In 1986, Prof. Wiesel won the Nobel Prize for Peace, and soon after, Marion and Elie Wiesel established The Elie Wiesel Foundation for Humanity.

 

For his literary and human rights activities, Prof. Wiesel has received numerous awards including the Presidential Medal of Freedom, the U.S. Congressional Gold Medal and the Medal of Liberty Award, and the rank of Grand-Croix in the French Legion of Honor.

 

Dr Elyn Shander, a Connecticut physician and a member of US-activist group, Tamils Against Genocide, has been working with the Elie Wiesel Foundation, updating the organization on the ground situation in the NorthEast.

 

The Elie Wiesel Foundation has been receiving regular updates of the condition of the 300,000 Tamil civilians in the internment camps, Dr Shander said.

 

"We are very grateful that he [Prof. Wiesel] has responded to our request to support the Tamil people.

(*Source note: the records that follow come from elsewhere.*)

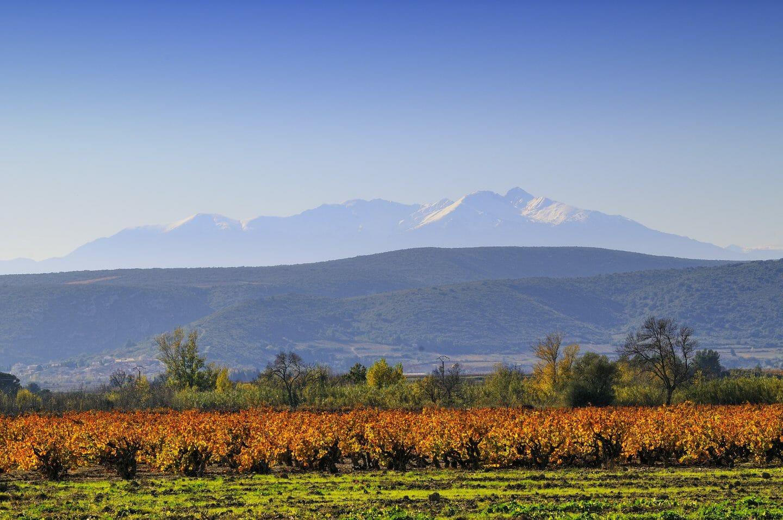 Le canigou e le vigne di Corbières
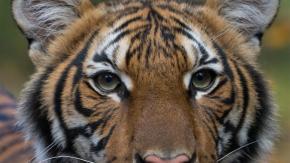 Tigre dello zoo del Bronx risultata positiva al Covid-19
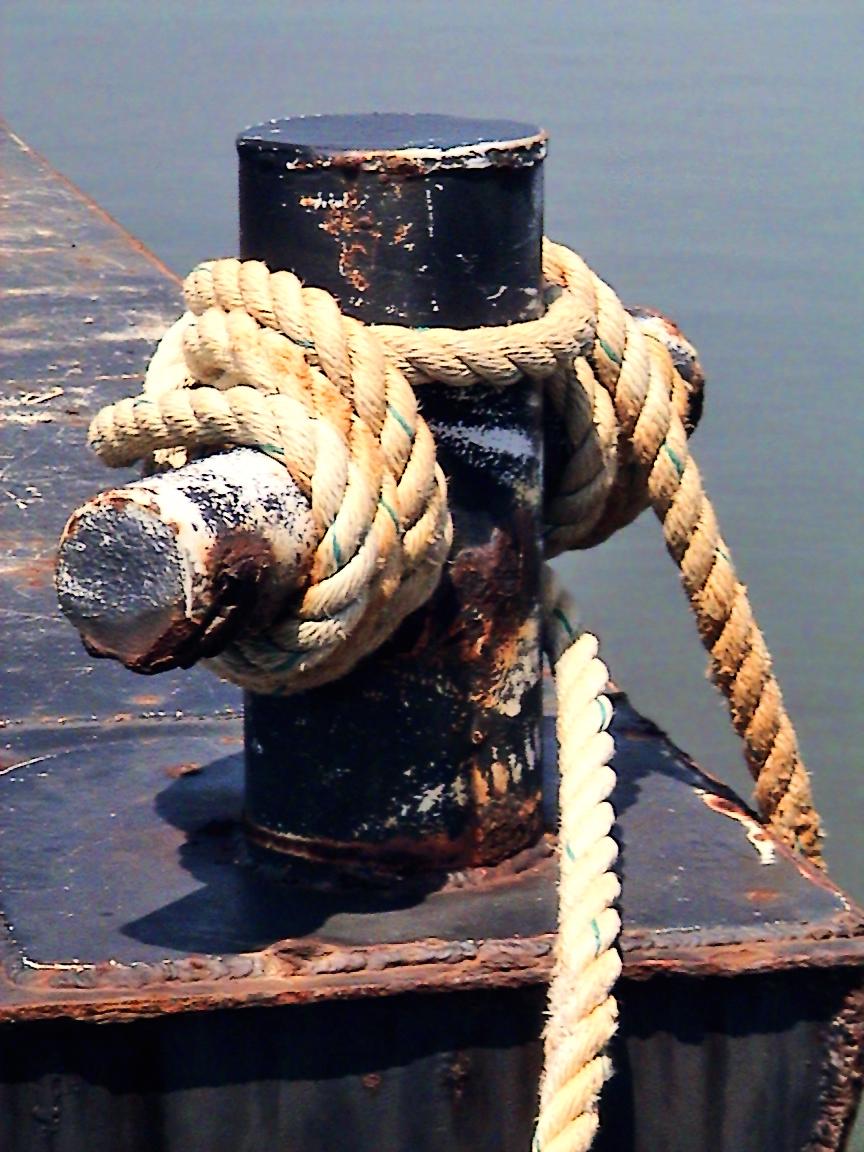 seabed sampling & contaminates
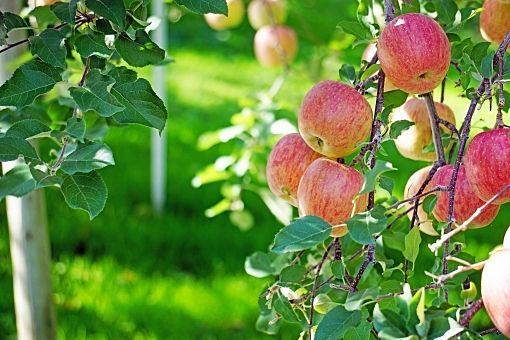 赤い実の宝石 ~リンゴが旬を迎える頃~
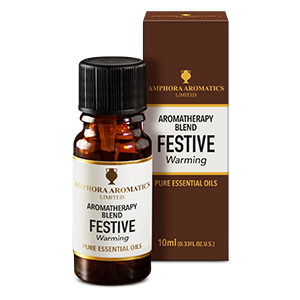 Festive Aromatherapy Blend (Warming) 10ml Single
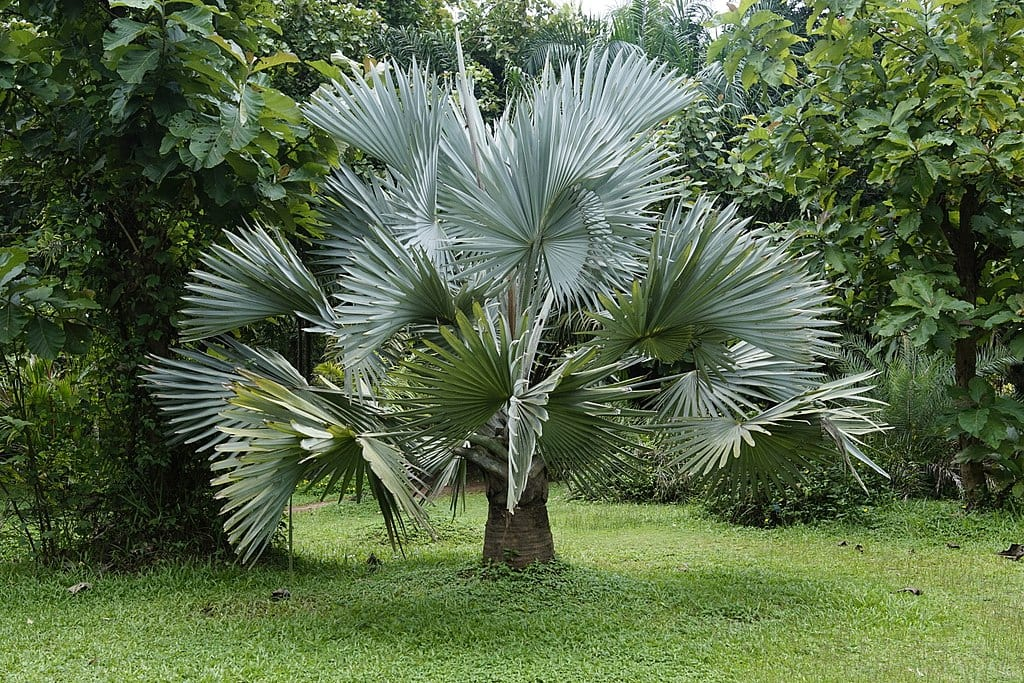 La Bismarckia nobilis es una palmera de gran tamaño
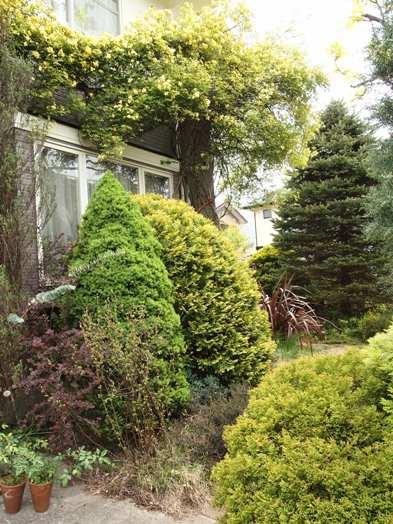 my-garden 121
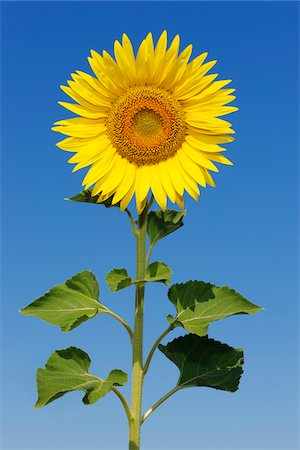 stem - Common Sunflower (Helianthus annuus) against Clear Blue Sky, Tuscany, Italy Stock Photo - Premium Royalty-Free, Code: 600-06773265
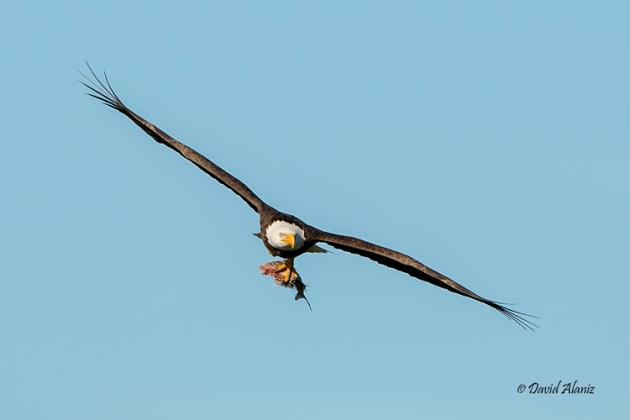 Pearland-Eagles_20140215_0049web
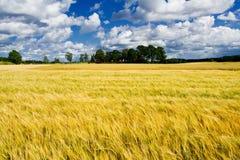 Ripe barley field Stock Photo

Now that it is official on his website, we are certain that other institutions that are involved in holocaust and war-crime research will take up Sri Lanka case," Dr Shander told TamilNet.

 

Shander is also the vice president of a new organization USTPAC (United States Tamil Political Action Committee), an independent democratic organization dedicated to lawful means to restore Tamil Peoples’ right to self-determination and democratic self rule in their traditional homeland.

 

In 1978, President Jimmy Carter appointed Elie Wiesel as Chairman of the President's Commission on the Holocaust.

 

In 1980, he became the Founding Chairman of the United States Holocaust Memorial Council.

 

He is also the Founding President of the Paris-based Universal Academy of Cultures and the Chairman of The Elie Wiesel Foundation for Humanity, an organization he and his wife created to fight indifference, intolerance and injustice.

 

Elie Wiesel has received more than 100 honorary degrees from institutions of higher learning.